In this role, Heyman employed many of the mannerisms he had seen his father use as a personal injury attorney. In this role, Heyman would oversee Brock Lesnar’s transformation from regular competitor to special attraction, appearing only at ‘big 4’ PPVs.

Meanwhile, CM Punk would invoke Paul Heyman’s name in the infamous “Pipe Bomb” promo, calling himself a “Paul Heyman Guy.” This would lead to an on-screen partnership between the two after Punk captured the WWE Championship.

Later on, WWE would attempt to capitalize on Punk’s words by giving Heyman a stable of ‘Paul Heyman Guys’ to manage. Around this time, Heyman would turn heel on Punk and manage Brock Lesnar, Curtis Axel, and Punk’s new rival, Ryback.

However, Axel and Ryback weren’t quite as impressive as Brock Lesnar or as captivating as CM Punk, and they would quietly fall into the background as Lesnar geared up for a clash with The Undertaker at WrestleMania XXX.

That night, Brock Lesnar would go down in history as the man to break The Undertaker’s legendary undefeated 21-match undefeated streak at the flagship event.

The following night, Antonio Cesaro would announce himself to be the newest Paul Heyman Guy, but with little planned for him otherwise, he would remove himself from the group just three months later. Heyman himself would remain Brock Lesnar’s manager.

Paul Heyman
[Photo: Yahoo]

Lesnar’s Championship and Other Roles

Under Paul Heyman’s management, Brock Lesnar would go on to be one of the most dominant champions of the modern era. Lesnar would hold the WWE or Universal Championship for a total of 1,138 days between the SummerSlams of 2014 and 2019.

Also in 2019, Heyman became Executive Director of RAW in addition to serving as Lesnar’s manager on SmackDown. However, that would not last long, as Lesnar returned to RAW in the later months of 2019.

Paul Heyman would represent Brock Lesnar up until his match against Drew McIntyre at WrestleMania 36, when Lesnar lost the WWE Championship in under 5 minutes.

Following the first fan-less WrestleMania, Lesnar opted not to renew his contract with the WWE. During this time, Heyman returned to a backstage role, but just like last time, it wouldn’t last long.

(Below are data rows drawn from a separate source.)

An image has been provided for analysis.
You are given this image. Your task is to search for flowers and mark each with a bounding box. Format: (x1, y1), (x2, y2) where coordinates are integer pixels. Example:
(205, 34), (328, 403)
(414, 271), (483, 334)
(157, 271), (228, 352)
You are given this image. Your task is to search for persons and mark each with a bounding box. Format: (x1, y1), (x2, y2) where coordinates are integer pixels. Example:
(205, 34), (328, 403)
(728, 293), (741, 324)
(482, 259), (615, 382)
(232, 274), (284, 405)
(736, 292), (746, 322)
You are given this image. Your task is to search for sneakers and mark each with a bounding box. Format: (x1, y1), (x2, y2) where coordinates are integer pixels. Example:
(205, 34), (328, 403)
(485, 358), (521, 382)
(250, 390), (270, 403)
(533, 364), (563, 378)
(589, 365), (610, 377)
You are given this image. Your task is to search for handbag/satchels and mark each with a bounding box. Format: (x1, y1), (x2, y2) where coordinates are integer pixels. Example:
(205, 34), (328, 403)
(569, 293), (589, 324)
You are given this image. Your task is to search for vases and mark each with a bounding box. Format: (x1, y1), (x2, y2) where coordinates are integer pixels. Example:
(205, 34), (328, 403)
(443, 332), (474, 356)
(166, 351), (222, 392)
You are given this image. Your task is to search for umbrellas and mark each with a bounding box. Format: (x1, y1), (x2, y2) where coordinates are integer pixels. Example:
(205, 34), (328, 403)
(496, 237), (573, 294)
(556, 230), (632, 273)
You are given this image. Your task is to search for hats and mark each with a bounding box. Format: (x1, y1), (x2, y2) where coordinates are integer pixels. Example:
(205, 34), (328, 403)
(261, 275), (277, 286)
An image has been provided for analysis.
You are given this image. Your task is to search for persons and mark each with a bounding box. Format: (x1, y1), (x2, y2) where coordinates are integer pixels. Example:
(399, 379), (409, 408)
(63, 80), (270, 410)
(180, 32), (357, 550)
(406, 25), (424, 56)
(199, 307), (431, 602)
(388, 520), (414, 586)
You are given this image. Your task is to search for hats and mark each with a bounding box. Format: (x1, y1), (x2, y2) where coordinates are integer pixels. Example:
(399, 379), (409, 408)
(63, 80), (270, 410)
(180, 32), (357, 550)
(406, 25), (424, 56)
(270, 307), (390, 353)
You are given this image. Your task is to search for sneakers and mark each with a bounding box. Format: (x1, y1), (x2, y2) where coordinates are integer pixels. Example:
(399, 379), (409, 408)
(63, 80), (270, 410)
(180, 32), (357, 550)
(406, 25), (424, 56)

On the August 28th, 2020 episode of SmackDown, Heyman returned to television screens. This time not as a manager to Brock Lesnar, but to Lesnar’s longtime rival Roman Reigns.

The former muscle of The Shield had returned at SummerSlam that year, immediately turning heel.

Among Reigns’ first actions in turning heel was to retain Paul Heyman as ‘special counsel’ before capturing the Universal Championship in a triple threat match at Payback 2020.

In October of that year, Reigns would enter a feud with his cousins Jimmy and Jey Uso, which culminated in an emotional moment at Hell in a Cell.

During an “I Quit” Hell in a Cell match between Reigns and Jey, the champion would lay a beatdown on an injured Jimmy Uso, forcing Jey to quit, and as a result, submit to Roman’s authority.

This was the beginning of a new faction, The Bloodline, who would dominate WWE as champions from late 2020 to 2023, when the Usos would split up.

Heyman remains as Reigns’ ‘Special Counsel’ cutting promos for and defending the fourth-longest-reigning champion in WWE history.

And there you have it; A career in wrestling lasting almost 50 years. We started this career retrospective with Heyman’s conjecture that he’s never held a “real” job.

Whether you agree or disagree about what is or isn’t a “real” job, hopefully, we’ve made it clear that Paul Heyman did one hell of a job in the unreal career of professional wrestling.